Chatbot in Healthcare

Tools

Python
NLTK
TensorFlow
NLP
ML
JSON

Project Links

Project Overview

This project focuses on developing an intelligent healthcare chatbot using Natural Language Processing (NLP) and Machine Learning (ML) to simulate human-like conversations within the healthcare domain. The system interprets user inputs, classifies intents, and provides relevant health-related responses. A structured JSON dataset containing categorized intents, patterns, and responses was used to train the model. The chatbot pipeline includes key NLP processes such as tokenization, lemmatization, and vectorization using Bag-of-Words. The model was trained on labeled data to predict user intents and deliver accurate replies.
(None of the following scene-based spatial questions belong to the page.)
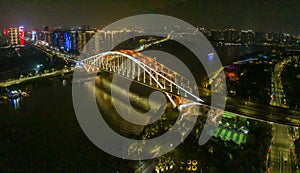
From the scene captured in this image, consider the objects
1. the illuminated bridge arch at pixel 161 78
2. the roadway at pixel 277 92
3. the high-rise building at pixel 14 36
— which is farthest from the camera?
the high-rise building at pixel 14 36

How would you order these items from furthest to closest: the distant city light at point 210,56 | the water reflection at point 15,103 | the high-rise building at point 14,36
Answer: the high-rise building at point 14,36 < the distant city light at point 210,56 < the water reflection at point 15,103

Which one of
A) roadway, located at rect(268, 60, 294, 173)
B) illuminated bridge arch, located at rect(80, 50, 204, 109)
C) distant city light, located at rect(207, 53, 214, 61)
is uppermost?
distant city light, located at rect(207, 53, 214, 61)

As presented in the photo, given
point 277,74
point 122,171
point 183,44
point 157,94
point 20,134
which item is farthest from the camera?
point 183,44

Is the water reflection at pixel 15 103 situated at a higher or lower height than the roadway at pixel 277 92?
lower

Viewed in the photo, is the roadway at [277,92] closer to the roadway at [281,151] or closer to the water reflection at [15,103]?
the roadway at [281,151]

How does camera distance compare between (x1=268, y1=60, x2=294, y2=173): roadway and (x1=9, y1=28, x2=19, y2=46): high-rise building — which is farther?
(x1=9, y1=28, x2=19, y2=46): high-rise building

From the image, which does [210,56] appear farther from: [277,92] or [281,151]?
[281,151]

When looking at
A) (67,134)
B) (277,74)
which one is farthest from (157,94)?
(277,74)

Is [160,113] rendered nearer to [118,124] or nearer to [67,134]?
[118,124]

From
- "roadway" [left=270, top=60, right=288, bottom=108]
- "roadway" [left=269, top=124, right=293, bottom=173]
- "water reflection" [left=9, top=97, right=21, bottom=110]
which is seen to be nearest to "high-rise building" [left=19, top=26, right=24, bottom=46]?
"water reflection" [left=9, top=97, right=21, bottom=110]

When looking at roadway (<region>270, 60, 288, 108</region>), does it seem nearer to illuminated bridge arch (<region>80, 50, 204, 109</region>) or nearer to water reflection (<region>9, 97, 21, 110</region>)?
illuminated bridge arch (<region>80, 50, 204, 109</region>)

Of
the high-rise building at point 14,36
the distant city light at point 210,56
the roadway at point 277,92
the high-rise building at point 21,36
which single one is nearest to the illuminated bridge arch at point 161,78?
the roadway at point 277,92
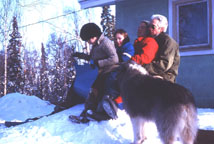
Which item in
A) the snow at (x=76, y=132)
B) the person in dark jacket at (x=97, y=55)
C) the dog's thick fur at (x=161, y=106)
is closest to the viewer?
the dog's thick fur at (x=161, y=106)

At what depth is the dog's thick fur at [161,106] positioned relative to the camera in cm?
221

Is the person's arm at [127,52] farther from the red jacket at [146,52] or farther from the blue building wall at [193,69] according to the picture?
the blue building wall at [193,69]

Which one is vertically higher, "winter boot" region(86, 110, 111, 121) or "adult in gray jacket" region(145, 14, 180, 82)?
"adult in gray jacket" region(145, 14, 180, 82)

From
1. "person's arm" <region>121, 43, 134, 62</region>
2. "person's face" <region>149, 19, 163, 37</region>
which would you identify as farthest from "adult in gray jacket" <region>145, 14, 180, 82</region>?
"person's arm" <region>121, 43, 134, 62</region>

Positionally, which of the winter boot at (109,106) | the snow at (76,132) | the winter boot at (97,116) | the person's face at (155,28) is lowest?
the snow at (76,132)

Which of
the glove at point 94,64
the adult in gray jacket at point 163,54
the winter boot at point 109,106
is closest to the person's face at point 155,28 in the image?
the adult in gray jacket at point 163,54

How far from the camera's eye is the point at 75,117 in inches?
145

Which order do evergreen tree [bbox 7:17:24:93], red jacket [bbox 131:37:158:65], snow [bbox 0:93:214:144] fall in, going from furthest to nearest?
evergreen tree [bbox 7:17:24:93] → snow [bbox 0:93:214:144] → red jacket [bbox 131:37:158:65]

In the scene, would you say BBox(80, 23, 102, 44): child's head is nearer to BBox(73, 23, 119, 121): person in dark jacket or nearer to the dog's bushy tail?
BBox(73, 23, 119, 121): person in dark jacket

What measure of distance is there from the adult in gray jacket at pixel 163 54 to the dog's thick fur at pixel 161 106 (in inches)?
9.6

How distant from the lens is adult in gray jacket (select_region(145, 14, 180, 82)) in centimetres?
291

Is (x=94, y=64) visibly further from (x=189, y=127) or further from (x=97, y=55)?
(x=189, y=127)

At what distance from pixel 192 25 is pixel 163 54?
3262 millimetres

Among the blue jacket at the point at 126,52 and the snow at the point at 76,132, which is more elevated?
the blue jacket at the point at 126,52
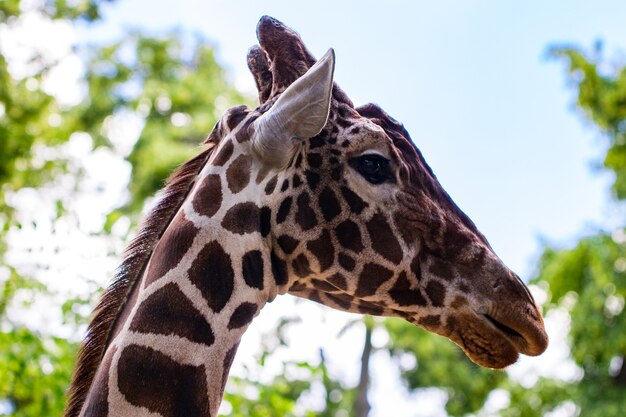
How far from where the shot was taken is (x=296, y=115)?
10.1 ft

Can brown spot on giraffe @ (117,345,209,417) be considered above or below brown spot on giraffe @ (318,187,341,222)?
below

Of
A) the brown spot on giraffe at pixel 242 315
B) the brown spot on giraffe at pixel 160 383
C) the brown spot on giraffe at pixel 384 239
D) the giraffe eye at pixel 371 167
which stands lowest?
the brown spot on giraffe at pixel 160 383

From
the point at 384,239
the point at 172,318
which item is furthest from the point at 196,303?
the point at 384,239

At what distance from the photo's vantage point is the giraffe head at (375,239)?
316 cm

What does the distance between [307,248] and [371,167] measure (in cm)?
44

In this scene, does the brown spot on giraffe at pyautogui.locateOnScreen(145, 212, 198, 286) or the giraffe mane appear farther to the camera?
the giraffe mane

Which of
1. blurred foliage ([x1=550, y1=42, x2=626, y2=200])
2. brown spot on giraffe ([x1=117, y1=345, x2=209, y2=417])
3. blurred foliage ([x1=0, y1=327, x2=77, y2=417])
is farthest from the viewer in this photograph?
blurred foliage ([x1=550, y1=42, x2=626, y2=200])

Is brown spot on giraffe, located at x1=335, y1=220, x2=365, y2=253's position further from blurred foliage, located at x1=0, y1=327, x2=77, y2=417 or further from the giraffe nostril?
blurred foliage, located at x1=0, y1=327, x2=77, y2=417

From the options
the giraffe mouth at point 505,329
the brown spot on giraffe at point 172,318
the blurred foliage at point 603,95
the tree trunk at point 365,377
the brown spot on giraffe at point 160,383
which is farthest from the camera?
the blurred foliage at point 603,95

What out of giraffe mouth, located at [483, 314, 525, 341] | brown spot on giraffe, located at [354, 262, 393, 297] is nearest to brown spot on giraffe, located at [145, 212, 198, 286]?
brown spot on giraffe, located at [354, 262, 393, 297]

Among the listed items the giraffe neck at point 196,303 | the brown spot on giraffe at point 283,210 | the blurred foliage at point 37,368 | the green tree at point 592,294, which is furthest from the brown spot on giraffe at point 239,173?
the green tree at point 592,294

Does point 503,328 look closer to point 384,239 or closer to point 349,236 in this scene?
point 384,239

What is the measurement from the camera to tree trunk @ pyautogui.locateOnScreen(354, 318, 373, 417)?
656 cm

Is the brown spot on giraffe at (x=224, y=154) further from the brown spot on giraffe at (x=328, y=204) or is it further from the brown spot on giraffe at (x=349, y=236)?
the brown spot on giraffe at (x=349, y=236)
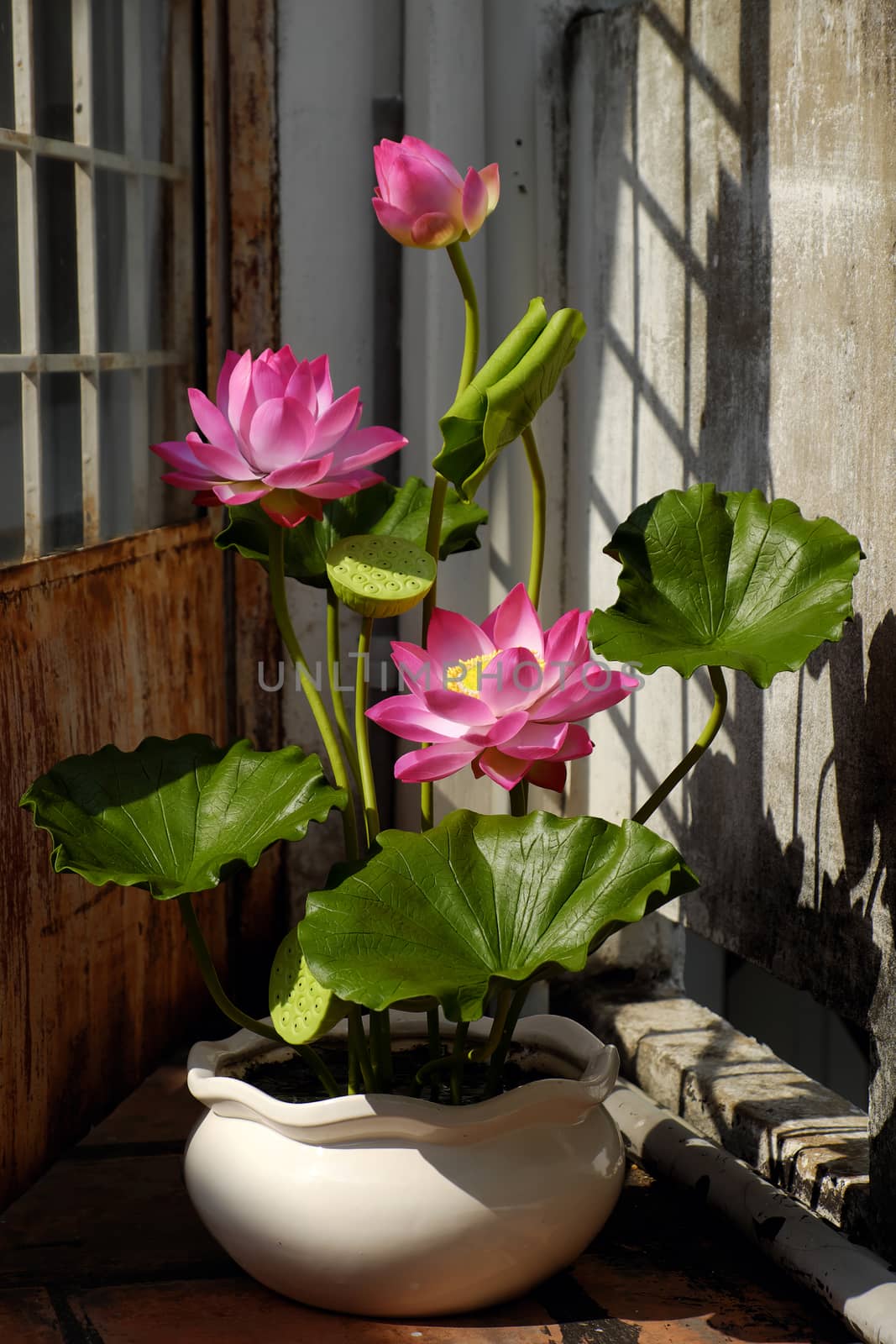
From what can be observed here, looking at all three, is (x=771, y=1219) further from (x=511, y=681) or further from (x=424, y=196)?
(x=424, y=196)

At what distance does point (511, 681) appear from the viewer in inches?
50.4

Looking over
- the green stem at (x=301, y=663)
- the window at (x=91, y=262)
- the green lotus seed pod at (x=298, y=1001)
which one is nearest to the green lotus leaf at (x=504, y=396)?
the green stem at (x=301, y=663)

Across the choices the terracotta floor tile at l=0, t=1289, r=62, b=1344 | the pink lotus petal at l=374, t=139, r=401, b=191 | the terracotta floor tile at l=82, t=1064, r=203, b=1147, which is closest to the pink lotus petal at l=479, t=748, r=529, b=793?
the pink lotus petal at l=374, t=139, r=401, b=191

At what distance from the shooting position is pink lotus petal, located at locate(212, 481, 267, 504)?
1.37m

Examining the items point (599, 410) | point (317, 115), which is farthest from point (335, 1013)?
point (317, 115)

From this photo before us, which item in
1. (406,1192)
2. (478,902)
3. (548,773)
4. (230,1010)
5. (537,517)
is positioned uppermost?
(537,517)

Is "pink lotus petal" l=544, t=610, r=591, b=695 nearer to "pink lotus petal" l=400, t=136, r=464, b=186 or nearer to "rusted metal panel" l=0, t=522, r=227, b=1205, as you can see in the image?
"pink lotus petal" l=400, t=136, r=464, b=186

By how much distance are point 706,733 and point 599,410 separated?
750 millimetres

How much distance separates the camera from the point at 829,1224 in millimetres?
1466

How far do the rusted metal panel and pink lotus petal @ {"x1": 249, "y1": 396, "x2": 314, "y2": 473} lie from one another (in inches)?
15.0

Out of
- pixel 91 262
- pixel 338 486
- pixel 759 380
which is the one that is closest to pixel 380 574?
pixel 338 486

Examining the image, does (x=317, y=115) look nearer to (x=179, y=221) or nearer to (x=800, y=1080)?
(x=179, y=221)

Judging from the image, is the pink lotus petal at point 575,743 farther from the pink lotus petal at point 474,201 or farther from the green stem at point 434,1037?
the pink lotus petal at point 474,201

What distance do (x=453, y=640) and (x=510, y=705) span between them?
128 millimetres
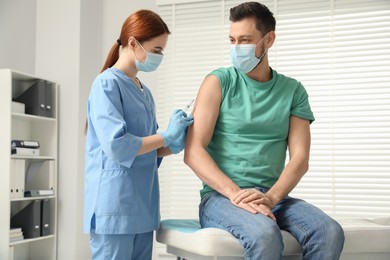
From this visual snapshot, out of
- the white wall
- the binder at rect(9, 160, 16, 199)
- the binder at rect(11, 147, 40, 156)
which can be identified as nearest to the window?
the binder at rect(11, 147, 40, 156)

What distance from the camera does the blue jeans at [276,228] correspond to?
1.34 metres

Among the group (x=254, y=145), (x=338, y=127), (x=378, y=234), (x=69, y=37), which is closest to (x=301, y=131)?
(x=254, y=145)

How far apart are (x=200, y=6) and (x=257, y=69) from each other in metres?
2.25

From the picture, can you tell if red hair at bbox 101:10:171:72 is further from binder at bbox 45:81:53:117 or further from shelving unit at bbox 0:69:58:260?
binder at bbox 45:81:53:117

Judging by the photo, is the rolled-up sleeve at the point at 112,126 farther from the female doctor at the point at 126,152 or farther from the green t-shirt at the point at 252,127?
the green t-shirt at the point at 252,127

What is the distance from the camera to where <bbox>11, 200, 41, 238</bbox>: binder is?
11.5 ft

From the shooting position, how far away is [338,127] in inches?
141

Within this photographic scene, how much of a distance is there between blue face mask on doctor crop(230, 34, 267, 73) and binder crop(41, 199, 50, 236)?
2.34 m

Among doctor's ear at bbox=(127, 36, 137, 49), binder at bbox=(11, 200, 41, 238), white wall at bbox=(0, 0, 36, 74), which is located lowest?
binder at bbox=(11, 200, 41, 238)

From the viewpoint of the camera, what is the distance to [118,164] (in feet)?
5.51

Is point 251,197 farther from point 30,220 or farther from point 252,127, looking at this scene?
point 30,220

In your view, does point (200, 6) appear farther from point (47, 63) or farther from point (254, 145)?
point (254, 145)

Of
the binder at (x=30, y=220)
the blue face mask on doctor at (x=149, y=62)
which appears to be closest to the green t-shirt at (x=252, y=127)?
the blue face mask on doctor at (x=149, y=62)

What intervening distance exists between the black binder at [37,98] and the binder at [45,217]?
64 centimetres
Core components of the implementation include:

  • Intent classification using a neural network model built with TensorFlow/Keras.
  • Text preprocessing with NLTK for tokenization, stopword removal, and stemming.
  • A structured JSON file to map intents and responses for dynamic interaction.
  • Working

    The chatbot operates as an intelligent conversational assistant built to respond to healthcare-related queries in real time. When a user enters a message — for instance, “I have a sore throat”, the chatbot processes the input through a Natural Language Processing (NLP) pipeline using NLTK. The input is tokenized, lemmatized, and cleaned to remove unnecessary words and symbols, converting it into a format the model can understand. This preprocessed text is then fed into a TensorFlow neural network, trained on an intents.json dataset that maps user intents to relevant healthcare responses. The model classifies the query (for example, symptom inquiry or medical advice) and retrieves an appropriate, pre-defined response that aligns with the user’s need. Every step from text preprocessing to intent detection and response generation happens in real time, creating an experience that feels conversational and human-like. The chatbot continuously improves as new intents are added, enhancing its ability to interpret diverse queries, making it reliable for healthcare information seekers.

    Challenges

  • Designing an intent classification model that generalizes well across varied user inputs and health-related queries.
  • Balancing conversational flow with accuracy — ensuring that responses remained both relevant and context-aware.
  • Handling ambiguity in user queries and implementing fallback mechanisms for unrecognized intents.
  • What I Learned

  • Strengthened understanding of end-to-end NLP pipelines, from preprocessing to model deployment.
  • Learned how to structure conversational datasets and implement intent-driven design for chatbots.